The result is a bill passing through the American Congress with the most sweeping reforms of Wall Street in decades. One unavoidable consequence of that is that banks in the U.S. are going to face higher funding costs as a result of the overhaul of financial regulation. That will be felt here too, given how much of New Zealand's private sector debt is funded offshore.
Changes are already afoot with the Reserve Bank of New Zealand's requirement for banks to fund less of their loans through short-term or 'hot money,' pushing them to a greater reliance on deposits in New Zealand. That's one of the reasons there is still so much choice on offer for kiwis looking for a place to park their funds.
The reforms in the U.S. are more far-reaching. Lenders in America will face fees of US$19 billion to cover the cost of reform, which includes setting up new regulatory and oversight agencies within the Federal Reserve and Treasury, a new super-regulator for financial markets, and a body to oversee the insurance industry.
The U.S. is determined to clip the wings of Wall Street firms that sailed too close to the wind in taking and creating risk, through pooling substandard loans into securitized assets, and creating off-market derivative products whose exposures couldn't be easily gauged from outside.

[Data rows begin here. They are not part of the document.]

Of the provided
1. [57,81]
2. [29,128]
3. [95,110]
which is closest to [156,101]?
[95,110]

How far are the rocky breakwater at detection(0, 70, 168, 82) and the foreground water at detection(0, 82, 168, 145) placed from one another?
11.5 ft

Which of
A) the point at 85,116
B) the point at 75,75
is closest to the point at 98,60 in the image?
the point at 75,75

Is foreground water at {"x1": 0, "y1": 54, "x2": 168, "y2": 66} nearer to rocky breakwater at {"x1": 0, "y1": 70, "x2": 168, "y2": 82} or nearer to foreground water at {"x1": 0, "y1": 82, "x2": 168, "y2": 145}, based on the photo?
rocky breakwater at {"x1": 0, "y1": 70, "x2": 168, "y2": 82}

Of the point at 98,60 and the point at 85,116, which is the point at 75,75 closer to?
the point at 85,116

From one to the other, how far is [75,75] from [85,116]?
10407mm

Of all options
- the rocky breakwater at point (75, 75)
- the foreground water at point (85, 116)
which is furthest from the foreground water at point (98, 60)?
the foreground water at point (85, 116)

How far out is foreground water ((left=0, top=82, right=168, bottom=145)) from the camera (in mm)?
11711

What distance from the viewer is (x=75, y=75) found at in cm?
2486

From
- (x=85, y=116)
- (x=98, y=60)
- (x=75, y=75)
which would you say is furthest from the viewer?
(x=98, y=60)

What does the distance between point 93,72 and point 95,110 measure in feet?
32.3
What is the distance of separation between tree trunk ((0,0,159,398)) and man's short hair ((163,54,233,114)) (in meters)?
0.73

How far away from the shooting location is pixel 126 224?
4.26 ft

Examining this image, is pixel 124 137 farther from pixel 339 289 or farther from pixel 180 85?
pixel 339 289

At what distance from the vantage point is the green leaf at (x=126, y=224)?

Credit rating agencies are also to be held more accountable under the changes, with investors given the right to sue for bad ratings and regulators able to shut down agencies that perform badly. Consistently awarding higher-than-warranted credit ratings will now have consequences. In fact, some U.S. lenders face credit rating downgrades once they're forced to comply with more onerous regulations.
The derivatives market, a vast, loosely controlled pool of risk-sharing products covering some trillions of U.S. dollars, is to be brought into the light of day. Banks will have to put much of this kind of business at arm's length from a parent lender.
While they'll still be allowed to conduct interest-rate, foreign exchange and some precious metal swaps, most agricultural and energy commodity swaps will be prohibited.
The Federal Reserve is also to create a consumer financial protection agency, with far-reaching powers to police mortgage lending and credit cards. And a super regulator, the Financial Stability Oversight Council, will oversee Wall Street's biggest firms, as well as a new federal Insurance office in the Treasury to oversee that industry.
In the end, these reforms will not stop the greedy being greedy or the gullible being gullible, but they will create new levels of safeguards.
The cost of that will be borne two ways. Firstly, through the additional costs all this oversight will impose on banks - a cost that all borrowers will bear.
But secondly, it will make the world a better place for savers. Borrowers may bear the cost of higher interest rates and tightened access to credit. But savers will be rewarded with higher returns and an even more competitive world banking sector seeking their funds.